In California la confidenzialità  è sempre sacra

Una Corte d’Appello della California ha stabilito di recente che il giudice di merito non può discrezionalmente derogare alla regola della confidenzialità della conciliazione, nemmeno quando risulti che durante la conciliazione il convenuto abbia violato un dovere deontologico.

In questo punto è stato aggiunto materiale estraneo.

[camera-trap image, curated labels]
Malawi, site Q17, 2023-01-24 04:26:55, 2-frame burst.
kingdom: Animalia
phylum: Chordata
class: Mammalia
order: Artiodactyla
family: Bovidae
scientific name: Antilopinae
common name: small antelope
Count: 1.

Anche se l’intento del tribunale di primo grado è quello di portare alla luce le prove dell’infedeltà professionale del convenuto, l’articolo 1119 dell’Evidence Code della California e la giurisprudenza della Corte Suprema dello stato proibiscono qualsiasi tipo di eccezione.
Nel caso di specie, un avvocato è stato chiamato in giudizio dall’ex-cliente che lo accusava di avere rivelato alla controparte la sua disponibilità a transigere per una somma più bassa, così da avviare un secondo tentativo di conciliazione e chiudere più celermente la posizione. La Corte d’Appello ha tuttavia suggerito al legislatore di prevedere alcune eccezioni alla regola della confidenzialità per casi analoghi.
Gli avvocati della California tuttavia difendono il carattere inderogabile della confidenzialità. Senza un’adeguata protezione della confidenzialità, il negoziato durante la conciliazione sarebbe meno franco, e dunque le possibilità di trovare un accordo sarebbero minori. Secondo gli avvocati, il legislatore dovrebbe essere molto cauto prima di rivisitare una normativa con la quale avvocati e conciliatori si trovano ormai a loro agio.